Work order - Filter these records by the string "over", copying each line that holds it.

-------- Data to examine --------

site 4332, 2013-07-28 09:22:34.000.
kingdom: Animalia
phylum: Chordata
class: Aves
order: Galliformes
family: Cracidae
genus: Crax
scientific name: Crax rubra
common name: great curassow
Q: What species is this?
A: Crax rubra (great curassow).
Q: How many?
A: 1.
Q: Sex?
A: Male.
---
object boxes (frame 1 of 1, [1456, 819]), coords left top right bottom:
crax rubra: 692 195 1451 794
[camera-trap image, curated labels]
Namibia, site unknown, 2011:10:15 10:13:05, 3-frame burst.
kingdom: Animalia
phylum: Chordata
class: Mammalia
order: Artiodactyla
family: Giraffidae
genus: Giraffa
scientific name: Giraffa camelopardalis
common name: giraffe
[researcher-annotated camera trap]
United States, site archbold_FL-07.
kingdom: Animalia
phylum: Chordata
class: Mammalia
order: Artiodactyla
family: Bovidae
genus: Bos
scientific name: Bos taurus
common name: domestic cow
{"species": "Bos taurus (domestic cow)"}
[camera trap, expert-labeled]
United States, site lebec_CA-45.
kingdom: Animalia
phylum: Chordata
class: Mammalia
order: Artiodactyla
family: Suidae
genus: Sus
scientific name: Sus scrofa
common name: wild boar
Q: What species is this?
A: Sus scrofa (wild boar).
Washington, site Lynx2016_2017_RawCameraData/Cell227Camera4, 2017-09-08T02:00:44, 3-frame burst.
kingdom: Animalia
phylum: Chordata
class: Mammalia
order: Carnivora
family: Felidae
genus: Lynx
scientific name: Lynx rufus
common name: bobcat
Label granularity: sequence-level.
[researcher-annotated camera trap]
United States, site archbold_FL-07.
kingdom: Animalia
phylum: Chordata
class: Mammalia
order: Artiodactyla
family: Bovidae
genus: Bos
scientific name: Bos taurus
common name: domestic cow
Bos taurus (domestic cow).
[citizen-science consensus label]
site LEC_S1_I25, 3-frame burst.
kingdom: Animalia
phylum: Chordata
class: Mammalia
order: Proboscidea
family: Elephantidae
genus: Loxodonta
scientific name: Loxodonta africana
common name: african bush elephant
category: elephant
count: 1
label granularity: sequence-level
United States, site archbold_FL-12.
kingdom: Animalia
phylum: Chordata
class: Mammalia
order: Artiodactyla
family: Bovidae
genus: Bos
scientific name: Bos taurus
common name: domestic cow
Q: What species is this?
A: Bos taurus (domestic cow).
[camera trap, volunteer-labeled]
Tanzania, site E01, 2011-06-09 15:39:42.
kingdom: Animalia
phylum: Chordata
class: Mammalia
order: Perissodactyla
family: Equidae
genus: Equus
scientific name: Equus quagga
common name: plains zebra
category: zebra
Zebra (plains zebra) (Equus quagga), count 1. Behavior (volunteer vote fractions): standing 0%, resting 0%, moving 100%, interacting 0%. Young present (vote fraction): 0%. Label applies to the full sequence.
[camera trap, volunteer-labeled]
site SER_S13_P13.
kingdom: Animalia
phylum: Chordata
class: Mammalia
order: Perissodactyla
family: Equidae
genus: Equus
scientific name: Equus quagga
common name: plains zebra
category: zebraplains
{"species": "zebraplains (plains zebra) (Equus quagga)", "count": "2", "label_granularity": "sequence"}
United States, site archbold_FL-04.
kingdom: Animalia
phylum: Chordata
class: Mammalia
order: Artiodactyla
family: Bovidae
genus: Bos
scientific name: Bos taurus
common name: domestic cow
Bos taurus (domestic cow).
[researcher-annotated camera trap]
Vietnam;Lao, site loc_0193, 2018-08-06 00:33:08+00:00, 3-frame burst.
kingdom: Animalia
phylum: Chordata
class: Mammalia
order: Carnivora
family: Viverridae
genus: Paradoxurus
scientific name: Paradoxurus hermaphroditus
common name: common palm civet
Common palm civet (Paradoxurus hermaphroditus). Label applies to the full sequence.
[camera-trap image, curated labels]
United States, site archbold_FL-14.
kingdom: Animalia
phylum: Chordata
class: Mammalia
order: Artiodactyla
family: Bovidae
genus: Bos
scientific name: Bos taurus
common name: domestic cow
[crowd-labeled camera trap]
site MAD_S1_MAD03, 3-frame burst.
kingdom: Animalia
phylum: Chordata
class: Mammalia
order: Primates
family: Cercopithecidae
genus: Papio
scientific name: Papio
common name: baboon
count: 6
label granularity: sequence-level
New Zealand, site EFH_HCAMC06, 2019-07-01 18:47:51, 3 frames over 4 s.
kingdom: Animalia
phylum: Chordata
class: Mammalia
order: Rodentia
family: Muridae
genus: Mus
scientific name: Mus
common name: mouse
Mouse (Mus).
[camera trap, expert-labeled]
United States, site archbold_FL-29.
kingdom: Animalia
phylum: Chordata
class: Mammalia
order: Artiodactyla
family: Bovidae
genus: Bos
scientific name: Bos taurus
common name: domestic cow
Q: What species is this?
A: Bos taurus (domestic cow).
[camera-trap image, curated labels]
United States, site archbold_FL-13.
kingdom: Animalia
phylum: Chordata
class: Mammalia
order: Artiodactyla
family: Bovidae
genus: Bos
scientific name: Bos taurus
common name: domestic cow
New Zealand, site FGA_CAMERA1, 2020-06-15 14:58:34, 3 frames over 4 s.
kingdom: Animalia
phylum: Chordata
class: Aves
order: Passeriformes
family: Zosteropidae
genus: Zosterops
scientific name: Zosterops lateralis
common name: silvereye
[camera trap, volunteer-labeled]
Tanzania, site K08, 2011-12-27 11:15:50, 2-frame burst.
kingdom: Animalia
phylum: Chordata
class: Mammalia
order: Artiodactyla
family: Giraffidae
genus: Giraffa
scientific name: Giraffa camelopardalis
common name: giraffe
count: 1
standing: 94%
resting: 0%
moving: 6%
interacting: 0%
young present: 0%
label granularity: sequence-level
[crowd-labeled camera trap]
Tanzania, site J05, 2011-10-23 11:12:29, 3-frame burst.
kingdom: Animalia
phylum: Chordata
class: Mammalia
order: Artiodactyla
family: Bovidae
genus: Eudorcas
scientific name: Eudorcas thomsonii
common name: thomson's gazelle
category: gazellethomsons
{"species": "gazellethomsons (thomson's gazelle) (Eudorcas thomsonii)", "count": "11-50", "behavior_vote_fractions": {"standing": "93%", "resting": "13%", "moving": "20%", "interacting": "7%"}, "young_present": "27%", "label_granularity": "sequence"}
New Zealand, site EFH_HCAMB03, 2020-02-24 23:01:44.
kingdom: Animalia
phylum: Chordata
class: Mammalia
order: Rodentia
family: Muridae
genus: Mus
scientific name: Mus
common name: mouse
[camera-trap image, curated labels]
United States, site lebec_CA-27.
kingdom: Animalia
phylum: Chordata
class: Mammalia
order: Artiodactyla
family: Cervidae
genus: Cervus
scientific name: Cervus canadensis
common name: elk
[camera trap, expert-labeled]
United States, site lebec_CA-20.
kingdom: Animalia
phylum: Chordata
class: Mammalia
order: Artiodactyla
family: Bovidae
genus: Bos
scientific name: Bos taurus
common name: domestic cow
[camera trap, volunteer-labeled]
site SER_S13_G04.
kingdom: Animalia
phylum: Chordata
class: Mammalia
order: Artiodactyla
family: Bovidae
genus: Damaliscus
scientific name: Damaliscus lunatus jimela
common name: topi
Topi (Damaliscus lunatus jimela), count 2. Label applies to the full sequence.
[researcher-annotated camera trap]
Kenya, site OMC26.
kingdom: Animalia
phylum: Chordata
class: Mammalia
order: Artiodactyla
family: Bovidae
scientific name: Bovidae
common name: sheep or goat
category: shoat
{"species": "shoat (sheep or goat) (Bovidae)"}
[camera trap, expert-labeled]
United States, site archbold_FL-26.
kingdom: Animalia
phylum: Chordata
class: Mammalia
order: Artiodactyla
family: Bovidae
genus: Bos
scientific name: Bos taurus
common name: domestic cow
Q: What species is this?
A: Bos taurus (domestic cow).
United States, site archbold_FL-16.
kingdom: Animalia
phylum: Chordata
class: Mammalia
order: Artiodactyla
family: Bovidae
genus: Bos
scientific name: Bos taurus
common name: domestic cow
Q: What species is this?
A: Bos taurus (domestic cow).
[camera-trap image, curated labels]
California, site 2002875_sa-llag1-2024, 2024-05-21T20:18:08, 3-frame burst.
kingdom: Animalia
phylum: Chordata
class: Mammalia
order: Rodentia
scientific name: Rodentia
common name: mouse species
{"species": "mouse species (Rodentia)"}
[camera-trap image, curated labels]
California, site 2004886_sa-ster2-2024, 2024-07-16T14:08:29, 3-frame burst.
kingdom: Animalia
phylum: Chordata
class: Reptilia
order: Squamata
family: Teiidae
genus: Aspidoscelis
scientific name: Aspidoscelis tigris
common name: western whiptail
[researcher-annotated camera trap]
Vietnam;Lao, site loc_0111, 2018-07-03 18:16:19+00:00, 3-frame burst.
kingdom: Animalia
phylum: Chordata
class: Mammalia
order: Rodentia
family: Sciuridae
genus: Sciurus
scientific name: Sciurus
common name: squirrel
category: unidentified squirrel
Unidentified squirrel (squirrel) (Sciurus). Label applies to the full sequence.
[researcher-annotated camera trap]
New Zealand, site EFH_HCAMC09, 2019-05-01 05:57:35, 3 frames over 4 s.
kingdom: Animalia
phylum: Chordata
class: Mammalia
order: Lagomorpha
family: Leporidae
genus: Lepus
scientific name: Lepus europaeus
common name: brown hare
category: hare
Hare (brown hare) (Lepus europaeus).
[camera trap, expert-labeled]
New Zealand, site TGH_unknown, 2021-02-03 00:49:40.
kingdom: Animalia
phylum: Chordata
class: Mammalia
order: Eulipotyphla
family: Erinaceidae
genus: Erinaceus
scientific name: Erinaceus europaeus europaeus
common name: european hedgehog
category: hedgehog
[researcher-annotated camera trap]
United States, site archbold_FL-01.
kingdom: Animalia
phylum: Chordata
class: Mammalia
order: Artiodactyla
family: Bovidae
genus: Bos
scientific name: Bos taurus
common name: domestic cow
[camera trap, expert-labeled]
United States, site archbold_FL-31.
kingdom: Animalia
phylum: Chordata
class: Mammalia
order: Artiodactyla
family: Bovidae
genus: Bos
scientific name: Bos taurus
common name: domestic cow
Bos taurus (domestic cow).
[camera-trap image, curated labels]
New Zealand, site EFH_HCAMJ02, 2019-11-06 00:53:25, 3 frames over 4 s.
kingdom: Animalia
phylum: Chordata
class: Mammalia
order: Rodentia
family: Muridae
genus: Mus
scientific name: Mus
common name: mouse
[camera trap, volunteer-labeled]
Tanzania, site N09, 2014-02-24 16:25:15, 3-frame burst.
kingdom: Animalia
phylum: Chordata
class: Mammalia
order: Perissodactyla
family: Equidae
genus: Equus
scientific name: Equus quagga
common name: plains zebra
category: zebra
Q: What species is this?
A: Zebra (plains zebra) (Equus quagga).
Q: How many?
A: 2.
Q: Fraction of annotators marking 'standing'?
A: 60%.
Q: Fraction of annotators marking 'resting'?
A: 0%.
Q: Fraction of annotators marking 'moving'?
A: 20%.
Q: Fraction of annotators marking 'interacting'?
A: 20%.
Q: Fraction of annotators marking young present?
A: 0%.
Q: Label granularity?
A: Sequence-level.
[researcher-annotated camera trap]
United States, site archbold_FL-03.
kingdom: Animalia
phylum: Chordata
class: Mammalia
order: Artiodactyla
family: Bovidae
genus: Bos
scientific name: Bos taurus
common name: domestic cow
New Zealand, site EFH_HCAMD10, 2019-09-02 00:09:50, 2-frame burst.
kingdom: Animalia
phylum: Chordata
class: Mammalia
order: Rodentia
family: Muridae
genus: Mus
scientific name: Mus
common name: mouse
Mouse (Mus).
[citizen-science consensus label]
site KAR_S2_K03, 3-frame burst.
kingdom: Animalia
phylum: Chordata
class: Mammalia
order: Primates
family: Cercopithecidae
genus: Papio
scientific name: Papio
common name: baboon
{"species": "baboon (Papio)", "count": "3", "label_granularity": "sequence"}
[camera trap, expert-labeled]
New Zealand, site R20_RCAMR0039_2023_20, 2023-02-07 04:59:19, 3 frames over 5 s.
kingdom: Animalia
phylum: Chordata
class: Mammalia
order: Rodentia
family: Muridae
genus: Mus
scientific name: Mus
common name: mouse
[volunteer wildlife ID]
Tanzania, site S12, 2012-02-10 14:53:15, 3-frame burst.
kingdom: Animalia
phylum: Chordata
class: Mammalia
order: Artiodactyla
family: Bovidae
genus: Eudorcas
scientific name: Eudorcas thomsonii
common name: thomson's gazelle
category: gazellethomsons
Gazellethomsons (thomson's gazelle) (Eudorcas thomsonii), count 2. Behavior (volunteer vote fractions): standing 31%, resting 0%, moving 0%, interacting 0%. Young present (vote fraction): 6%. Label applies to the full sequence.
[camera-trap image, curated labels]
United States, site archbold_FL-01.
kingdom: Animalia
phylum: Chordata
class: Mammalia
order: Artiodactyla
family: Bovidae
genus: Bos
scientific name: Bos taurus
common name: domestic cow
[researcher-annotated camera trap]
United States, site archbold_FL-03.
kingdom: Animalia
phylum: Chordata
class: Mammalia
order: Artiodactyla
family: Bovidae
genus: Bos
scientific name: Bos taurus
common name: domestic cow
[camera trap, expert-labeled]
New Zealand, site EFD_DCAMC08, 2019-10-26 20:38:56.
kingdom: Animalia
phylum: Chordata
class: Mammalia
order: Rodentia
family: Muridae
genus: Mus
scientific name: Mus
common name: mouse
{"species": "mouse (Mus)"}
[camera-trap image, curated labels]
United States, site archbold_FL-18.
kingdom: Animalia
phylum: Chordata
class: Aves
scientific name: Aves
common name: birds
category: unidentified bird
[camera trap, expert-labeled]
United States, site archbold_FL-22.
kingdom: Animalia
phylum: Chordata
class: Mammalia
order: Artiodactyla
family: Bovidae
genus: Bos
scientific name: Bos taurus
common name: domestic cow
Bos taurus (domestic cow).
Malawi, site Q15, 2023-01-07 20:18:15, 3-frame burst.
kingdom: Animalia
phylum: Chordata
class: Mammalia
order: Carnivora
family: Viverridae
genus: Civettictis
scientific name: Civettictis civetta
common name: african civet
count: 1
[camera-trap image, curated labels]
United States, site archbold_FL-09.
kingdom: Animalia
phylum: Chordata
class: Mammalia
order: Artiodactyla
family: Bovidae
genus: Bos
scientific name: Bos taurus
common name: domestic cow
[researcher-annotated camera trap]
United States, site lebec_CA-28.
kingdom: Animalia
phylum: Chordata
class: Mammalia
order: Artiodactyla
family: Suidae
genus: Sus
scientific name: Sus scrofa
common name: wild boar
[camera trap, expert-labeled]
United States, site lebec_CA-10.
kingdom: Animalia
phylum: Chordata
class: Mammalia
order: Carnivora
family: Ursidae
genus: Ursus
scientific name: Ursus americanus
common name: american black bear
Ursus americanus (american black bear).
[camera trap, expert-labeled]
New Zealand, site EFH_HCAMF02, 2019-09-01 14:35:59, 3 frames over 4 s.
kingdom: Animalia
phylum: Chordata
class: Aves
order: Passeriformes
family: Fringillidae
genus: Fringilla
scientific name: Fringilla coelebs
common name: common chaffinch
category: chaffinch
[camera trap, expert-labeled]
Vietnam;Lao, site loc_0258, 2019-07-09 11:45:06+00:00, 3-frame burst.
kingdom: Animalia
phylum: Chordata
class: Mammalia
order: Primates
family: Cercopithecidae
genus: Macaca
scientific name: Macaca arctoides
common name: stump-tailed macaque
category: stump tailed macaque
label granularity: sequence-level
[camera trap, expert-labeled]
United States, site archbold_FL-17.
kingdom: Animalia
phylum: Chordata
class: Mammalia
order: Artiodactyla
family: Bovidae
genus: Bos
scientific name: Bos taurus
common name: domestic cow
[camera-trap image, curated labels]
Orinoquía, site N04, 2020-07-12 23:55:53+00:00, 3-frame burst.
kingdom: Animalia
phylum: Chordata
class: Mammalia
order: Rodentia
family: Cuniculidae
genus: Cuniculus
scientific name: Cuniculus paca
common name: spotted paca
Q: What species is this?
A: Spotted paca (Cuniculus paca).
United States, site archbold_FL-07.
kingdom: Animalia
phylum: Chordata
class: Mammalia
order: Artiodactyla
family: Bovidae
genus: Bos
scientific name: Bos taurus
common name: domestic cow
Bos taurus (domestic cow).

--------

Response for this exercise -
New Zealand, site EFH_HCAMC06, 2019-07-01 18:47:51, 3 frames over 4 s.
New Zealand, site FGA_CAMERA1, 2020-06-15 14:58:34, 3 frames over 4 s.
New Zealand, site EFH_HCAMC09, 2019-05-01 05:57:35, 3 frames over 4 s.
New Zealand, site EFH_HCAMJ02, 2019-11-06 00:53:25, 3 frames over 4 s.
New Zealand, site R20_RCAMR0039_2023_20, 2023-02-07 04:59:19, 3 frames over 5 s.
New Zealand, site EFH_HCAMF02, 2019-09-01 14:35:59, 3 frames over 4 s.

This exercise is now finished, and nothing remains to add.